■ PROBLEM REQUIREMENTS ■
Repeat the whole listing exactly.

■ DATASET EXTRACT ■

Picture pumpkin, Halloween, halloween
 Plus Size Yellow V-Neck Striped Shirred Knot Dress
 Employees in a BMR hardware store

■ PROBLEM SOLUTION ■
Picture pumpkin, Halloween, halloween
 Plus Size Yellow V-Neck Striped Shirred Knot Dress
 Employees in a BMR hardware store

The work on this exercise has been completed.